Excerpt provided =>
%%
For the record, I come from a Dominican-American family so my Spanish is passable but of course, I don’t speak a lick of Basque.  If you are looking for someone who speaks English in this city, perhaps you can count on the front desk manager at your hotel, that’s about it.  Lucky for us, there was one bar tender who we noticed was speaking Spanish so I was able to order our take for the night with her.

“Una bottella de sidra mas tipico, por favor.”  “A bottle of your home town cider please.”  I said the bartender.  She smiled, instantly recognizing by my accent that I wasn’t a native of Spain.  This often happens to me when I travel.  If I start to speak English in a place where English isn’t a common tongue, the waiters will act a little standoffish.  If I try to speak in the language of the people around me, they might know I am not from the area but they appreciate me giving an attempt and do everything they can to be accommodating.

Along with the cider, I ordered some warm tapas we were familiar with like ham croquettes for example, mixed in with some cold bread based dishes.  I had no idea what these were called, I just grabbed the plates from the counter like I was supposed to.  For three or four Euro a plate, I will pretty much eat anything.  We started eating the cold plates before the bartender came to the table with our cider and our hot plates.  She gave us two glasses but did not open the bottle.  I thought this was weird.  It took me an embarrassing five minutes to figure out how the bottle opener she gave us worked but I eventually got it and poured a glass for myself and my girlfriend.

My girlfriend tried it first.  Though someone who enjoys traveling as well, she tends to have a more selective pallet. It was like I had fed her rat poison.  She hated it.  She refused to drink anymore so there I was, forced to drink the entire bottle of cider myself.  I’ve faced much worse problems in my life so I didn’t complain.  Thankfully I loved the taste of cider.  It reminded me of the Apfelwein I tried in Frankfurt on a previous trip of Germany.  I have read that the Basque cider is an acquired taste.  I must have acquired it the second it touched my lips.

After we finished our meals and drinks, we spent a good half hour figuring out our plan of attack for paying.  I mentioned earlier that I had picked some random plates at the counter and now I had no idea what to tell the bartender as I did not know what they were called.  I devised a system where I would point at similar plates behind the counter and hopefully she would understand what I was saying.  I knew I would come off as ignorant but hopefully she would understand.

When I finally got the courage to go up and settle the bill, the bartender who served us saw me hesitating, smiled, pressed some buttons on the old cash register, and told me the price in Spanish.  Twenty Euros, not bad at all.  She knew we were tourists and had remembered exactly what he had been eating.  She was a life saver.

After having a full bottle in me, I was feeling a little tipsy.  We decided to go back to our hotel room for the night.  On the way back, I noticed a traditional Basque outfit in the window of a store.  I wanted to purchase it so badly.  It consisted of white pants, a white shirt, a red beret, a red scarf and a red sash.  It was beautiful and for some reason it spoke to me. Thankfully for everyone, my girlfriend was sober and reasonable enough to convince me otherwise.
%%
Provided data =>
%%
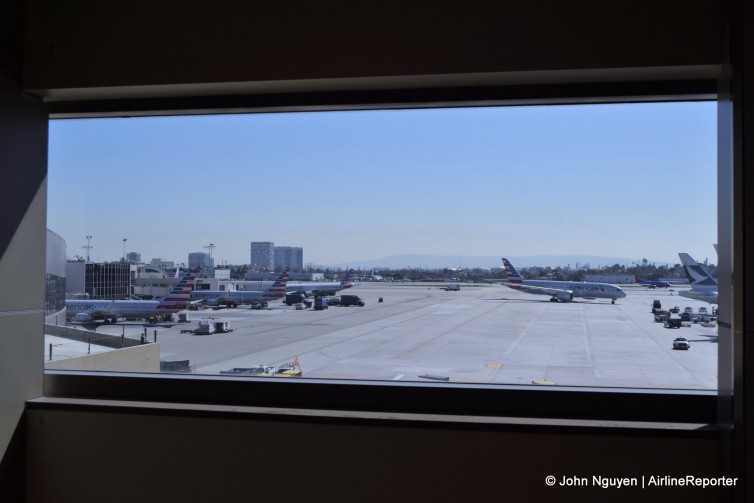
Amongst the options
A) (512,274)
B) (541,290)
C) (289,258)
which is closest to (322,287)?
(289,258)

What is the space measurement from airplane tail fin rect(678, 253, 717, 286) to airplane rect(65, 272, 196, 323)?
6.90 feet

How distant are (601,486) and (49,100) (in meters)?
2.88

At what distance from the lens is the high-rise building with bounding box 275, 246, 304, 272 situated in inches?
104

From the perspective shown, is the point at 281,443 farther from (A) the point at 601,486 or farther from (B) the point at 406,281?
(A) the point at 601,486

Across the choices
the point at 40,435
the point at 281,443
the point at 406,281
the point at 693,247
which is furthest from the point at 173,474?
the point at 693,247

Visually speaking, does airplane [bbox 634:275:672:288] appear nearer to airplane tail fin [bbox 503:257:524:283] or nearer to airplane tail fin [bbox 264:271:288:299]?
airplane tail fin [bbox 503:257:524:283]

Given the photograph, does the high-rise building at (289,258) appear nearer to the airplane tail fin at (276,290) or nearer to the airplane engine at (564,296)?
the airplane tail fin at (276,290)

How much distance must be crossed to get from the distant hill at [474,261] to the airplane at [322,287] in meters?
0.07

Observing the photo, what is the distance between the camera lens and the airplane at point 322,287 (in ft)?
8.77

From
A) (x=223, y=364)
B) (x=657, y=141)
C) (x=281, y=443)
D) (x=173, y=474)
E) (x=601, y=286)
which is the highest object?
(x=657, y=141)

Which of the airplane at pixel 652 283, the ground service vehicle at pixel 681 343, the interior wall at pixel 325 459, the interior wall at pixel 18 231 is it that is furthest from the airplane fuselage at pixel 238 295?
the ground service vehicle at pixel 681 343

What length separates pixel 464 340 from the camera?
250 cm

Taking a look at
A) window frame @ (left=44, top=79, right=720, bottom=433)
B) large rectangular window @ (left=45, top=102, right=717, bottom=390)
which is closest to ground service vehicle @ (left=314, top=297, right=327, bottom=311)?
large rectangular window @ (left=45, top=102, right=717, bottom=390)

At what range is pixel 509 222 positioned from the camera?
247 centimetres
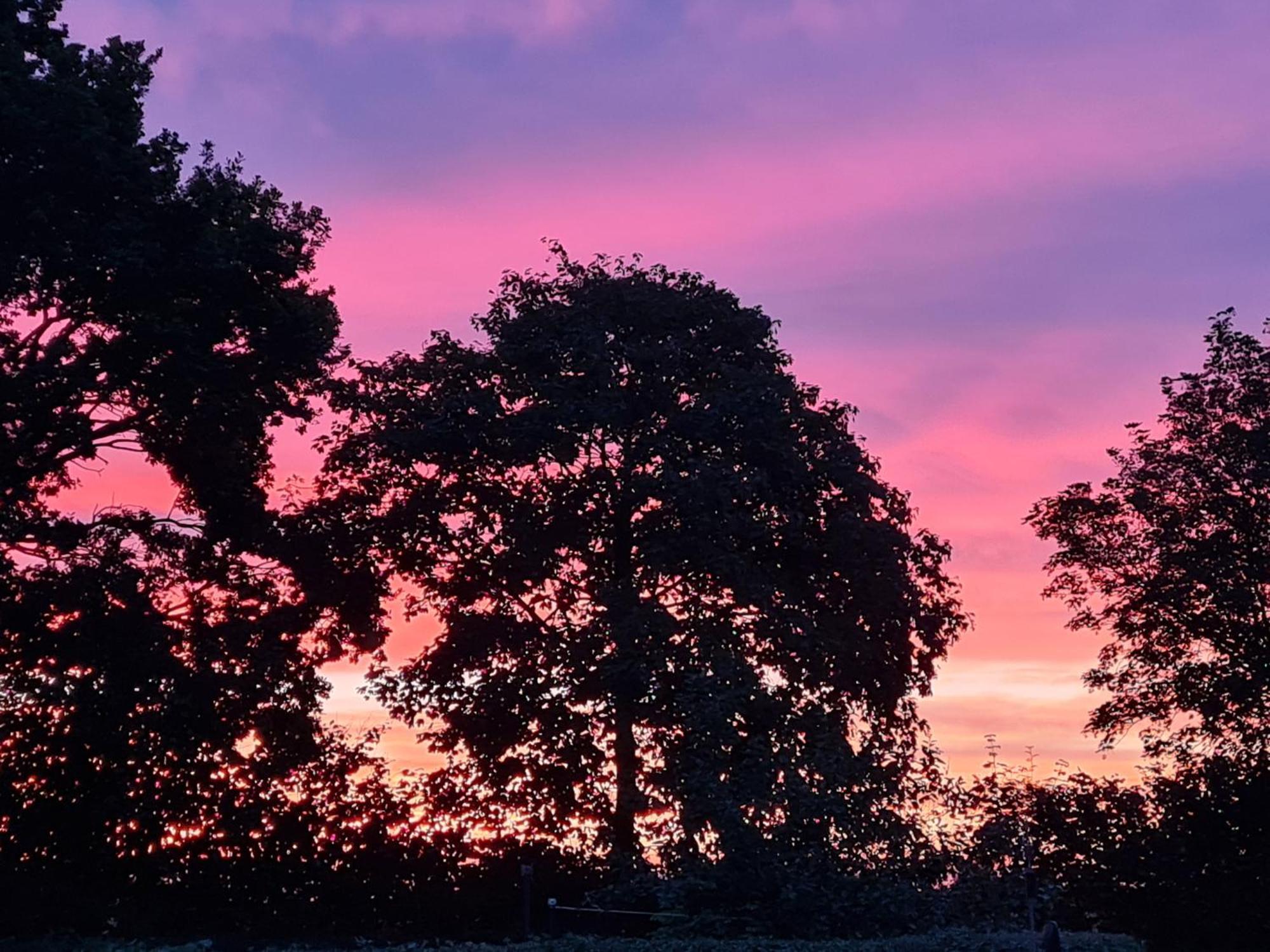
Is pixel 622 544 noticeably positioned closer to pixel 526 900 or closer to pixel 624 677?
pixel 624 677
%%
%%
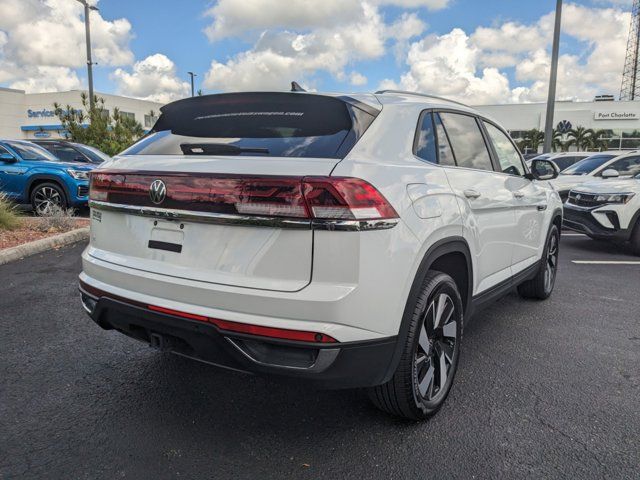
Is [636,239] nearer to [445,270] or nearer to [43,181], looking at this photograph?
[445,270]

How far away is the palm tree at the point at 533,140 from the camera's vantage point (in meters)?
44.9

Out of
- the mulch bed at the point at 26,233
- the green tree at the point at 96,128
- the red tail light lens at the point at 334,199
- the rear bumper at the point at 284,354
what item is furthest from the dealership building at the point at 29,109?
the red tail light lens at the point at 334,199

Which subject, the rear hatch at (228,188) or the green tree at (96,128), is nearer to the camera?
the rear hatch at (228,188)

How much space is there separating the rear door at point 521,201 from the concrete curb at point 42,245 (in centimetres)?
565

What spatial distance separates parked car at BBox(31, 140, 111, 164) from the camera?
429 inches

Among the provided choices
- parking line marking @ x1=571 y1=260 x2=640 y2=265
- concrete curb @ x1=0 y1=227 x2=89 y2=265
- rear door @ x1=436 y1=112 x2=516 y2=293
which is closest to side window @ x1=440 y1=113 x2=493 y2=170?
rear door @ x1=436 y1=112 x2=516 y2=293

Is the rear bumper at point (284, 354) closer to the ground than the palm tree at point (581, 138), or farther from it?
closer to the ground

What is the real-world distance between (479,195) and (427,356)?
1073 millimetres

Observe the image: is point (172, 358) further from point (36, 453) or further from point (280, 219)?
%%
Exercise A => Echo the stretch of the Basque cider story from "Along with the" through "and my girlfriend.".
Exercise B => Render this sentence from the Basque cider story in Spanish: "For three or four Euro a plate, I will pretty much eat anything."
Exercise C => Finish out the next part of the Basque cider story, picking up after its final sentence.
The rows are separate material from the Basque cider story.

Output A =>
Along with the cider, I ordered some warm tapas we were familiar with like ham croquettes for example, mixed in with some cold bread based dishes.  I had no idea what these were called, I just grabbed the plates from the counter like I was supposed to.  For three or four Euro a plate, I will pretty much eat anything.  We started eating the cold plates before the bartender came to the table with our cider and our hot plates.  She gave us two glasses but did not open the bottle.  I thought this was weird.  It took me an embarrassing five minutes to figure out how the bottle opener she gave us worked but I eventually got it and poured a glass for myself and my girlfriend.

Output B => Por tres o cuatro euros el plato, me como prácticamente cualquier cosa.

Output C =>
Traditional Basque garb like the one I wanted to purchase for myself.

Traditional Basque garb like the one I wanted to purchase for myself.

The next day we woke up early to explore the city before we left later in the day for Bilbao.  We walked down the streets with their gorgeous blend of modern and archaic, passed the Gran Casino to the Paseo de la Concha, the street that runs parallel to Playa de la Concha beach.  The weather was nice but not yet warm enough for the beach crowd to be in town.  Still, there were some brave beach goers on this morning.  The Playa de Concha rest on a beautiful round inlet of the Bay of Biscay.  There is a lush small green island in the middle called Isla de Santa Clara that added to the spectacular view.  The place looked like it was ripped right out of a post card.  I remember stopping several times to marvel at the beauty of the area.

The streets of San Sebastian as we walked to the beach.

The streets of San Sebastian as we walked to the beach.

The Gran Casino

The Gran Casino

Hotel Londres on Paseo de la Concha

Hotel Londres on Paseo de la Concha

Playa de la Concha

Playa de la Concha

Another view of the beach.

Another view of the beach.

After taking in the sites and sounds of the beach, we walked back passed the casino, over a bridge, and towards another beach called Ondarreta.  This beach was known as a good surfing beach in the area and there were already a collection of surfers ready to take on the waves.  The waves here were rough compared to the calmness of Playa de la Concha.  I was amazed to see such differences in the water only a two or three minute walk from each other.

Surfers heading to catch the mornings first wave.

Surfers heading to catch the mornings first wave.

We spent the rest of our hours in the city walking around among the cities inhabitants.  There is not much to do in San Sebastian from a big city travelers perspective, but that seems to be the way they like things there.  The town is a relaxing place of natural beauty and great food.  For a work hard, play hard traveler like me, San Sebastian provided a nice respite from the fast pace nature of the rest of our tour of Spain and Portugal.  I tend to cram in a lot of stuff in a short period of time.  I rarely leave time for moments like San Sebastian where I can just stroll around and take in a new place.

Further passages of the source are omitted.